Drug violence has escalated, U.S. National Guard troops are being deployed and bi-national political tensions are rising. But even against that backdrop, the dangerous city of Juarez — 2,600 murders in 2009; 5,200 in the past 28 months; and over 1,000 so far in 2010 — led Mexico in commercial real estate absorption in 2009.

Juarez continues to see hiring by large U.S. firms at its maquiladoras, and continues to issue new operating permits for new facilities. Another positive sign for that region and other borderzone city pairs came in February, when the federal Bureau of Transportation Statistics reported the value of cross-border trade at US$23.2-billion, up 28 percent from February 2009.

“In the first quarter of 2010, we were seeing a 26-percent jump in truck volume versus last year,” says Bob Cook, president of El Paso Regional Economic Development Corp., in a region whose ports of entry account for about 15 percent of the $300 billion in annual trade between the two countries. Cook is in the midst of a national media blitz to counter possible misperceptions about the region with “an interesting strategy called ‘honesty,’ ” he says.

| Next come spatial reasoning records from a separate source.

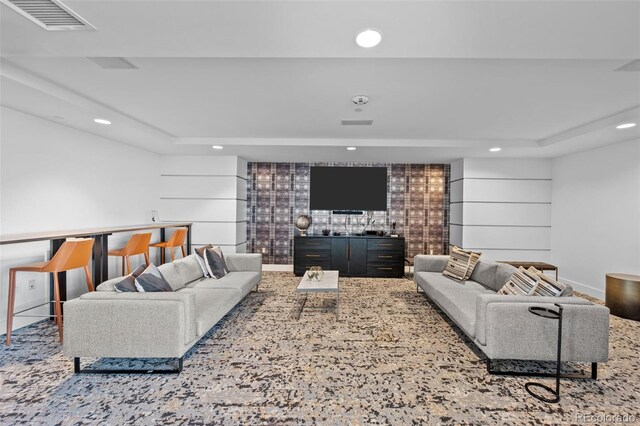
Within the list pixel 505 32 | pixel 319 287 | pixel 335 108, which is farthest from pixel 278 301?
pixel 505 32

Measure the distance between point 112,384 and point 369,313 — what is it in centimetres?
272

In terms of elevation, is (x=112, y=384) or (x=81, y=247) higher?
(x=81, y=247)

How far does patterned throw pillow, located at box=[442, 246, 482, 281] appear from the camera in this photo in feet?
13.8

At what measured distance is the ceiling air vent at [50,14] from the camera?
1.56m

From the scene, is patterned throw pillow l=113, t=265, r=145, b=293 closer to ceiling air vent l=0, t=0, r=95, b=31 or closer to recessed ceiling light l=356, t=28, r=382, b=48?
ceiling air vent l=0, t=0, r=95, b=31

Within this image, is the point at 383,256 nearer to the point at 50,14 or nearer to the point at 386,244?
the point at 386,244

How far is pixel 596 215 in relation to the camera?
4844 mm

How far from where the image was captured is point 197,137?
16.5 feet

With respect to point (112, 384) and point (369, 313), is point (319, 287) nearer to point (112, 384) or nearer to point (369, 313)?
point (369, 313)

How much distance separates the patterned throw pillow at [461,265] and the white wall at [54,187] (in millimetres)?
5180

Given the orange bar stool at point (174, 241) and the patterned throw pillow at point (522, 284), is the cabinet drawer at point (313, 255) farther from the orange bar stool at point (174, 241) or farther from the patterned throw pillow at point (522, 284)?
the patterned throw pillow at point (522, 284)

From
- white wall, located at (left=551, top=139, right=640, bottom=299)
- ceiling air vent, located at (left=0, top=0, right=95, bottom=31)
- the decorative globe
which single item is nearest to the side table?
white wall, located at (left=551, top=139, right=640, bottom=299)

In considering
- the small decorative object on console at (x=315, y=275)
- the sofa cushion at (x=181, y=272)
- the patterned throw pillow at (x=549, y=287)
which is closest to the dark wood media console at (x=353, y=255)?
the small decorative object on console at (x=315, y=275)

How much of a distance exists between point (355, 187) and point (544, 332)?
4.49 m
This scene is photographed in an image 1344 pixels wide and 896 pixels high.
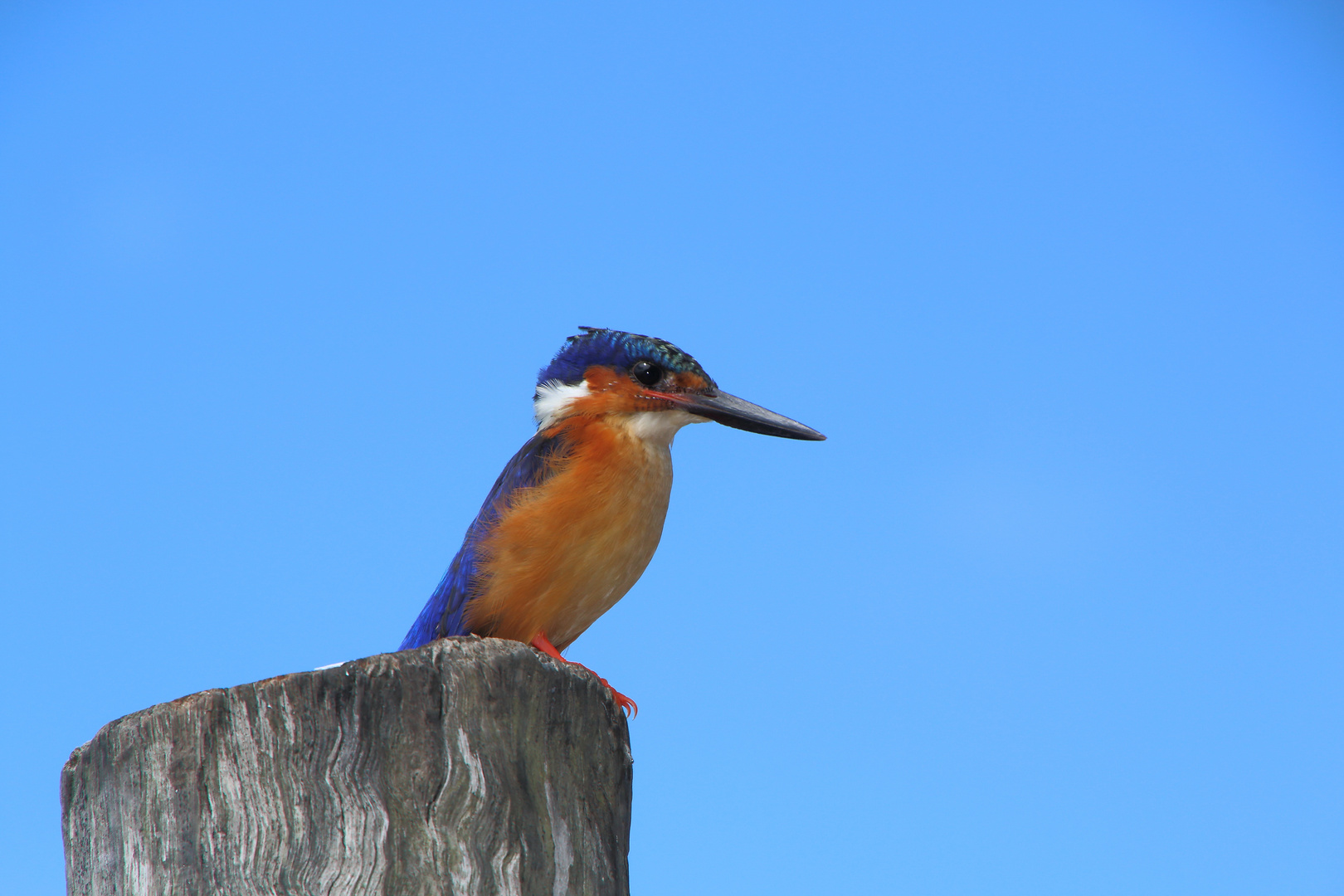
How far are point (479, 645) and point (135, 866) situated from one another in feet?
3.10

“Juarez is this city of competing realities,” says Cook. “One reality is the cartel-related violence. At the same time, Juarez continues to be one of the leading industrial cities in Mexico. Going back to the beginning of 2009, it has outperformed every other city but Mexico City. It’s very difficult, without someone coming here firsthand, to describe how those two realities co-exist, but they are.”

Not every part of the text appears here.